Там тоже жили люди, но ему трудно было признать их телесное и смертное тождество с самим собой. Если бы его спросили, кто обитает в этих дворцах и отелях, кто эти существа, он бы затруднился ответить.
Да, они были людьми, несомненно, ибо у них, также как и у него, было по две ноги и руки, но в чем-то они были другие, в чем-то ему неведомом, непостижимом, в чем-то, что было одобрено свыше.
Он видел роскошные экипажи, разодетых всадников, беззаботных розовощеких детей и без споров, без сомнений принимал их высоту и обособленность.
К тому же, мать со временем стала набожной и по вечерам с ханжеской ворчливостью пересказывала ему Священное писание, которое читал в их приходе кюре, и объясняла такую несправедливость мироустройства первородным грехом и волей Господа.
Сын мало что понимал в её путаных речах, которые были шатки и прерывисты после бутылки дешевого каберне, но усвоил присутствие где-то очень высоко строгой, карающей персоны, более могущественной чем, сам король.
А еще был какой-то другой, тоже очень могущественный, но мятежный и дерзкий.
Мать называла этого второго сатаной. По любому поводу грозила тем, что этот сатана, у которого по некоторым свидетельствам были и хвост, и рога, а дыхание зловонным, как подвал красильщика, явится за Максимилианом и утащит его в очень жаркое провонявшее серой логово под землей.
Для мальчика оба эти персонажа были в равной степени мифологичны. Он ни разу не видел, чтобы кто-то из них вмешивался, наказывал или поощрял, и потому боялся их как бы понарошку. Как боялся висельника с Монфокона или Жиля де Рэ.
Однажды он в компании других сорванцов ходил на Монфокон, посмотреть на каменные своды со свисающими цепями, но ни одного казненного там в то время не было. Мелких воров и мошенников казнили у Трагуарского креста, а преступников благородного происхождения ждала Гревская площадь.
Другими словами, маленький Максимилиан рос закоренелым безбожником, но не догадывался об этом. Свою маленькую сестру он почти не помнил и ту щемящую пронзительную радость, что скатилась в сердце, подобно слезинке ангела, тоже забыл.
Только иногда, в глухую полночь, когда он лежал, скорчившись, на плоском соломенном тюфяке в той же комнате, где родился на щелястом полу, прислушиваясь к хрипам матери и всхлипам сестры, к маленькому сердцу подкатывала тоска.
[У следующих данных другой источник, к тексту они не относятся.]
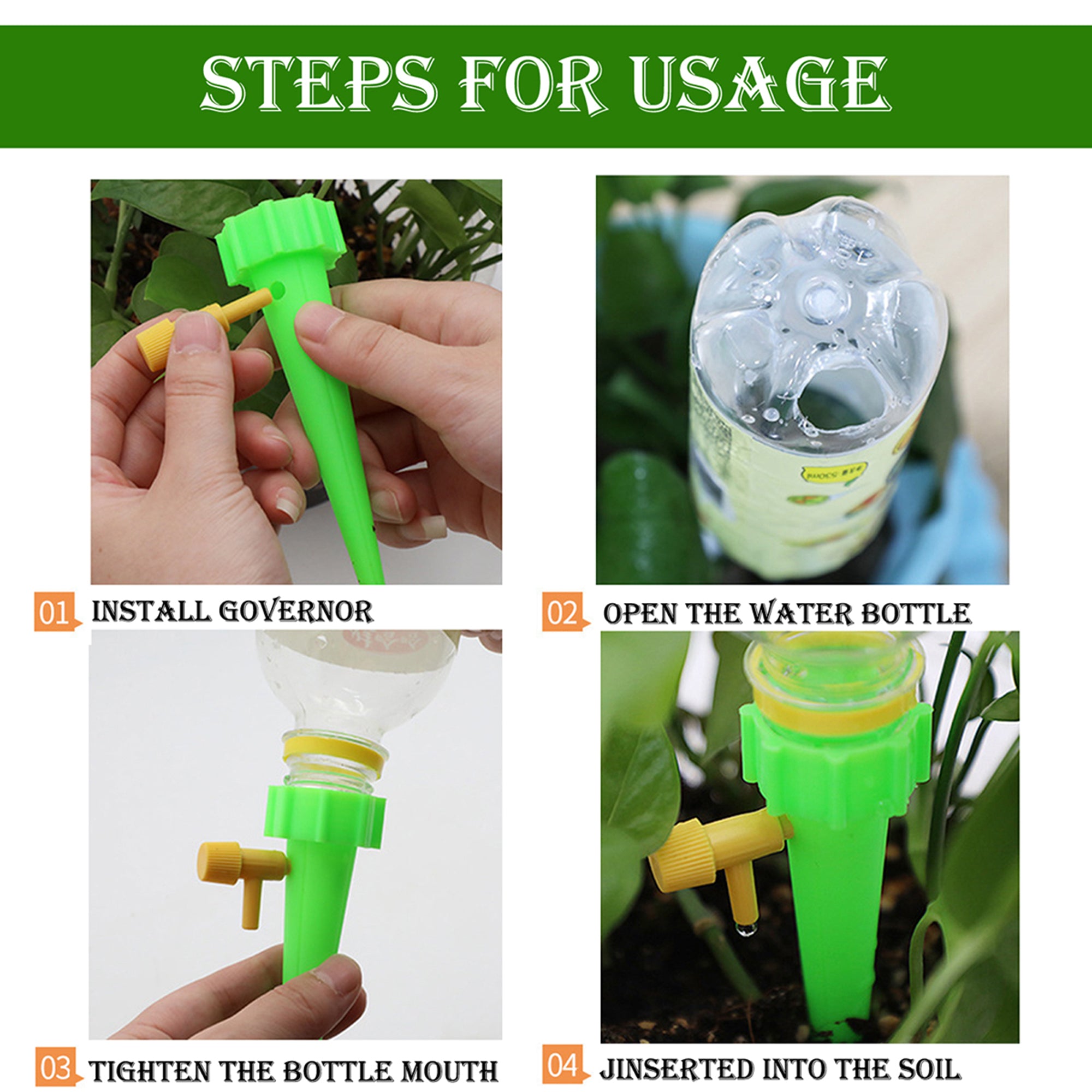 STEPS FOR USAGE

01 INSTALL GOVERNOR

02 OPEN THE WATER BOTTLE

03 TIGHTEN THE BOTTLE MOUTH

04 JINSERTED INTO THE SOIL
Он чувствовал нечто сродни голоду, сосущему, тягостному, но это был другой голод, тот, что не утоляется ни хлебным мякишем, ни луковым супом. Это был голод детской души, скулеж брошенного щенка.
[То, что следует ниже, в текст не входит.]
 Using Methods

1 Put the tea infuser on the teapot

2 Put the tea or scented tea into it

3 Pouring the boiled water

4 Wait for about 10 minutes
Мальчик до боли сжимал кулаки, кусал тощую подушку, а по щекам катились тайные, детские слезы.
А потом он встретил ее. Она шла осторожными, мелкими шажками, глядя прямо перед собой. Не оглядывалась, не вертела головой.
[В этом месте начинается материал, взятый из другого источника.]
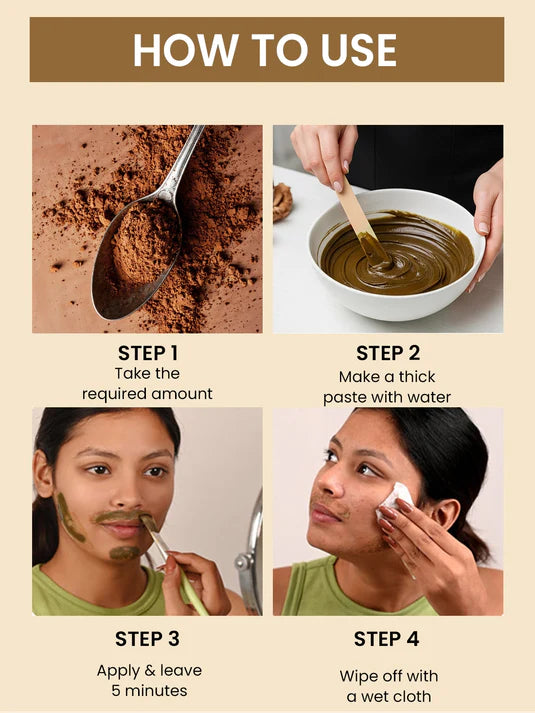 HOW TO USE

STEP 1
Take the required amount

STEP 2
Make a thick paste with water

STEP 3
Apply & leave 5 minutes

STEP 4
Wipe off with a wet cloth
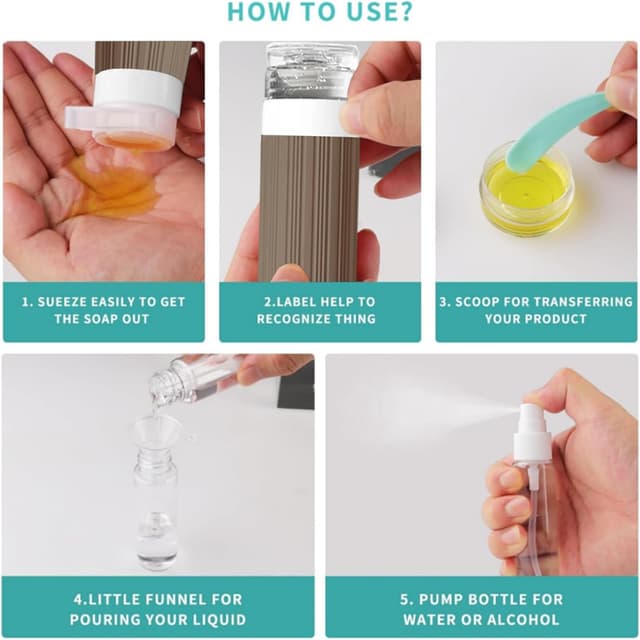 HOW TO USE?

1. SUEEZE EASILY TO GET THE SOAP OUT

2.LABEL HELP TO RECOGNIZE THING

3. SCOOP FOR TRANSFERRING YOUR PRODUCT

4.LITTLE FUNNEL FOR POURING YOUR LIQUID

5. PUMP BOTTLE FOR WATER OR ALCOHOL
Она как будто следовала по невидимой линии или магическому следу, который был виден только ей. Кто-то нарисовал стрелки на мостовой, и она двигалась в строго обозначенном направлении.
Или она слышала таинственный зов, мягкую заунывную песню, стенание флейты, принадлежащей колдуну. Эту сказку Максимилиан тоже слышал.
Версии были разные. Была старая ведьма-людоедка с торчащим зубом, которая заманивала крошками заблудившихся детей, был злобный карлик с горбом и хромой на обе ноги, который бросал на дороге пшеничные леденцы, был высокий худой человек с дудочкой, который умел созывать крыс.
Но все они обитали где-то далеко, в лесах, в пещерах, в неведомых странах. Он не слышал, чтобы кто-то из них обитал в городе и промышлял своей колдовской охотой средь бела дня, а не в темную сырую полночь.
Но девочка, которую он видел, была как заколдована. На неё было наложено заклятье, и под этим заклятием она шла прямо к перекрестку.
Наличие волшебства подтверждала ее странная неуязвимость. Девочка была маленькой, крошечной в толпе великанов, верзил торговцев, кучеров, лакеев, зеленщиков, носильщиков, посыльных, солдат с алебардами, необъятных юбочных куполов и огромных плетеных корзинок с торчащими перьями зеленого лука.
Мелькали, шаркали, спотыкались чьи-то ноги в сабо, в тяжелых сапогах или башмаках с квадратными носами.
Девочка едва доставала этим великанам до колена. Ее заслоняли то юбки, то груженые на тачку мешки, то колеса с налипшей на обод соломой.